Soweto police managed to calm down protesting Kliptown residents.
But later, under cover of darkness, some residents went on a looting and burning spree in the area. They broke into three shops, helped themselves to television sets, music systems, blankets and duvets and then set the shops alight.
Other shop owners could not believe their eyes when they arrived for business yesterday morning near Walter Sisulu Freedom Square and saw the destroyed shops.
Shop owner Moosa Seedat said a group of protesters looted the shops and and burnt them.
Another shopkeeper and owner of one of the burnt buildings, Ismail Choonara, said: "These people were protesting over service delivery. This is unacceptable. I live with them and know their frustrations, but they did not have to do this to people who help. The government is not looking out for people. I wish that Jacob Zuma was president, then things would be better," he said.
Police spokesman Captain Philemon Khorombi said: "The police arrested four people on Monday night and seven more yesterday morning."

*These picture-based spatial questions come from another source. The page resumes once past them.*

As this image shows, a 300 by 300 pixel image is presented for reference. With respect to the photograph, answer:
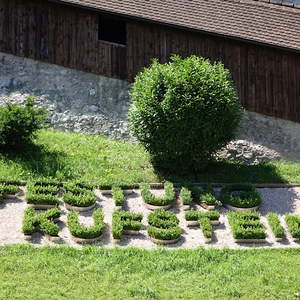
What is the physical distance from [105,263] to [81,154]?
5.80 metres

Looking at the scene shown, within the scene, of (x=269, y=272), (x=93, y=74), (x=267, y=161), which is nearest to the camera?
Answer: (x=269, y=272)

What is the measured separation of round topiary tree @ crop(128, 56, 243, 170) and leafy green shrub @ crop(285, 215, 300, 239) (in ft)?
10.1

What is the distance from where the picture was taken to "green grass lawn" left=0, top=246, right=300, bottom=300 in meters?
16.1

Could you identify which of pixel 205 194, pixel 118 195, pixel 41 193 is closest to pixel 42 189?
pixel 41 193

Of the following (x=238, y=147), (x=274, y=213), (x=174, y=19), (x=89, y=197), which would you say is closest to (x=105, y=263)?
(x=89, y=197)

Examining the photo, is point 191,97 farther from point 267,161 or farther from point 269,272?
point 269,272

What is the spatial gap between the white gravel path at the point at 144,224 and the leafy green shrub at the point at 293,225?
0.46 ft

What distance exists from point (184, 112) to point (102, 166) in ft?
8.69

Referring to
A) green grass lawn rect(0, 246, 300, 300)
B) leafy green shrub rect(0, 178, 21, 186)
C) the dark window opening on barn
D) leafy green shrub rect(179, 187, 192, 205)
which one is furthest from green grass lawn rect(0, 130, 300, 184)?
green grass lawn rect(0, 246, 300, 300)

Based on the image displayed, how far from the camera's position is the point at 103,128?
79.9 feet

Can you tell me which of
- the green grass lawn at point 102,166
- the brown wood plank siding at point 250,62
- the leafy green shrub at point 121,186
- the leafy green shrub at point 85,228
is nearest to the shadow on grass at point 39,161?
the green grass lawn at point 102,166

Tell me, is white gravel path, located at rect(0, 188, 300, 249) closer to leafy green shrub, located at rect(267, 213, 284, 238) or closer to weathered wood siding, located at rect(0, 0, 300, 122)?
leafy green shrub, located at rect(267, 213, 284, 238)

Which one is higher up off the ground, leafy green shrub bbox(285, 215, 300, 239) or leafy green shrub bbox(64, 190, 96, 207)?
leafy green shrub bbox(64, 190, 96, 207)

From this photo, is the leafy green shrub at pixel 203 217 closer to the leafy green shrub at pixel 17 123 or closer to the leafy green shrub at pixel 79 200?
the leafy green shrub at pixel 79 200
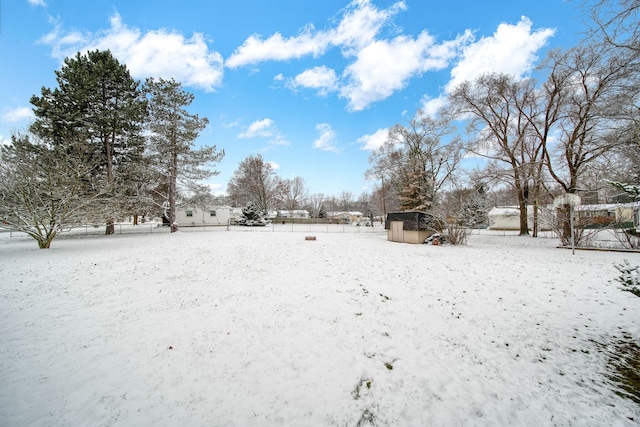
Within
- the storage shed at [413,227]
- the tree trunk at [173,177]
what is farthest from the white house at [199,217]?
the storage shed at [413,227]

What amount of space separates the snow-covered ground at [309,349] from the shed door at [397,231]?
9086 millimetres

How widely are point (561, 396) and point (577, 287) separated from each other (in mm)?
5333

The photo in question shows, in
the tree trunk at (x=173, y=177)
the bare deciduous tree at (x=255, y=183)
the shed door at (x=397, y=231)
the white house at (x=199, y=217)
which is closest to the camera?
the shed door at (x=397, y=231)

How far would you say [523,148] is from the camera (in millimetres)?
18250

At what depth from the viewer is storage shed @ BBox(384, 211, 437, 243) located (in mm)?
15523

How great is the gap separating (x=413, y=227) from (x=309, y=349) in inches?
529

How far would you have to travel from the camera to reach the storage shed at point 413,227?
15523 millimetres

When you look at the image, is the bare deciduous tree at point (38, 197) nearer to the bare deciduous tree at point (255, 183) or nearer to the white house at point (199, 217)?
the white house at point (199, 217)

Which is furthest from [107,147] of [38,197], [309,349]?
[309,349]

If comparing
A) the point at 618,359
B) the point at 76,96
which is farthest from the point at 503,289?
the point at 76,96

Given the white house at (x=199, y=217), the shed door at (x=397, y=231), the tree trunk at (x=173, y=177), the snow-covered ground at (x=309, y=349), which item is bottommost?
the snow-covered ground at (x=309, y=349)

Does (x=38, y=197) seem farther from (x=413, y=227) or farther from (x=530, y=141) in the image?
(x=530, y=141)

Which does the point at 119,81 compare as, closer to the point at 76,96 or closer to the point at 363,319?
the point at 76,96

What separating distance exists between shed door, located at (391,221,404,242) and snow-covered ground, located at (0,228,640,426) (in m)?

Khorombi said one was found in possession of drugs after a tip-off.
Shop owner Turhan Yusuf Adams, said: "We understand the pain the people feel, but this is unacceptable. There was no need to burn the shops."

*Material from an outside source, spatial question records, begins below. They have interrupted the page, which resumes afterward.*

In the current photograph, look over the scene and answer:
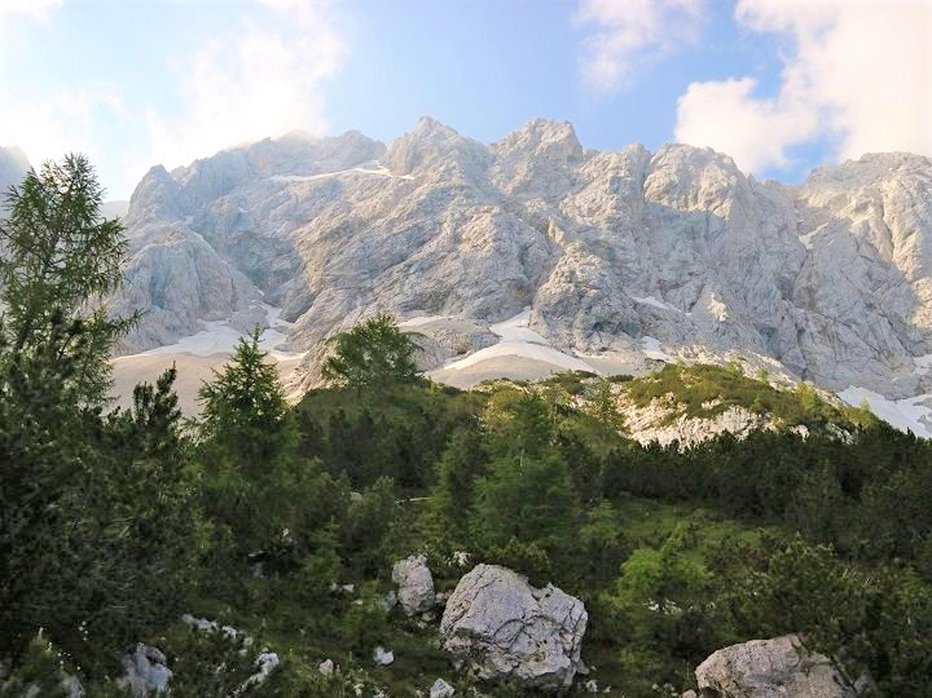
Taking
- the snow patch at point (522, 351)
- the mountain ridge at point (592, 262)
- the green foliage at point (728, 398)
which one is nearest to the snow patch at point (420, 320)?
the mountain ridge at point (592, 262)

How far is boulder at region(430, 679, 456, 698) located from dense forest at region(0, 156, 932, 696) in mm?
245

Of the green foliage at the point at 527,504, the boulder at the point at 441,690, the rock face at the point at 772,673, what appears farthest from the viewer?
the green foliage at the point at 527,504

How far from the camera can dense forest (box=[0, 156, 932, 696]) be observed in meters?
7.16

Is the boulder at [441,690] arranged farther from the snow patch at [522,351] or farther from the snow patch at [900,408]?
the snow patch at [900,408]

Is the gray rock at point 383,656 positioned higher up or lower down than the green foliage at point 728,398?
lower down

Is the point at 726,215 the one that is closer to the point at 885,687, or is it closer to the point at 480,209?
the point at 480,209

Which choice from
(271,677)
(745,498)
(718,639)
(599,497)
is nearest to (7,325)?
(271,677)

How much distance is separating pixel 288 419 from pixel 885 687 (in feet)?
51.1

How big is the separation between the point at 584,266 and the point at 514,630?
132420 mm

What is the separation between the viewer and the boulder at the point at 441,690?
39.4 ft

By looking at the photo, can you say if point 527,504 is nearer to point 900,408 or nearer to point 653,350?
point 653,350

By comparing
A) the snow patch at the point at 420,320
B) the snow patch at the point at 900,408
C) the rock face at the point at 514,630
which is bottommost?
the rock face at the point at 514,630

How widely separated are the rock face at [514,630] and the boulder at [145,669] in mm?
6843

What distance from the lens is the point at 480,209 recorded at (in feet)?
533
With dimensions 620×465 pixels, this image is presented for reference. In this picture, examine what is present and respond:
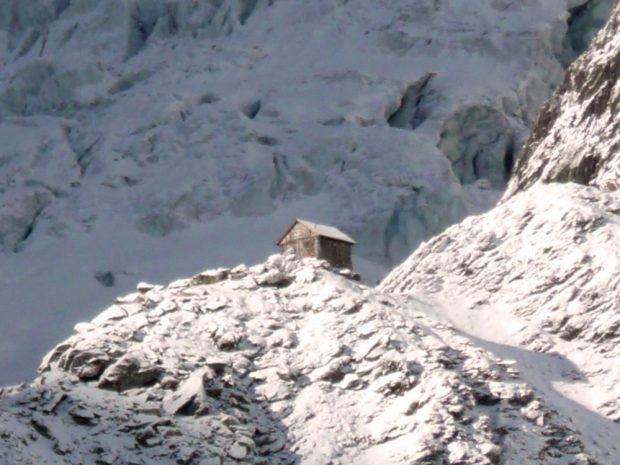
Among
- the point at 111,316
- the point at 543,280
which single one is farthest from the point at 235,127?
the point at 111,316

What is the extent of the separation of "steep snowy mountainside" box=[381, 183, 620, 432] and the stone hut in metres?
3.20

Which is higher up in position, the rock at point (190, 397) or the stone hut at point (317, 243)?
the stone hut at point (317, 243)

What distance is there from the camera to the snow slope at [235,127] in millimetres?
107625

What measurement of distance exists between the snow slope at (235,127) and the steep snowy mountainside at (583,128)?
1624 centimetres

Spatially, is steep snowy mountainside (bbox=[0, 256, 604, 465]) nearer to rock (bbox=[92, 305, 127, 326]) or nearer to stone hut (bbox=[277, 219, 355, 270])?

Adams said it was sad because one of the burnt buildings had been there for 46 years.
Demonstrators from Chicken Farm informal settlement presented a memorandum demanding houses, water, electricity, good sanitation, free education and free basic services.
The protesters, who said they were tired of living in shacks, barricaded roads with rocks and burning tyres. The crowd turned violent and police had to fire rubber bullets to disperse them.
Meanwhile, the government has raised concerns about the violent protests that have taken place recently and urged people to be patient.
Spokesman Themba Maseko said: "Government is very concerned about the violent protests. It will be discussed in the next meeting of cabinet's lekgotla."
Maseko has urged residents to do everything possible to refrain from violence during protests.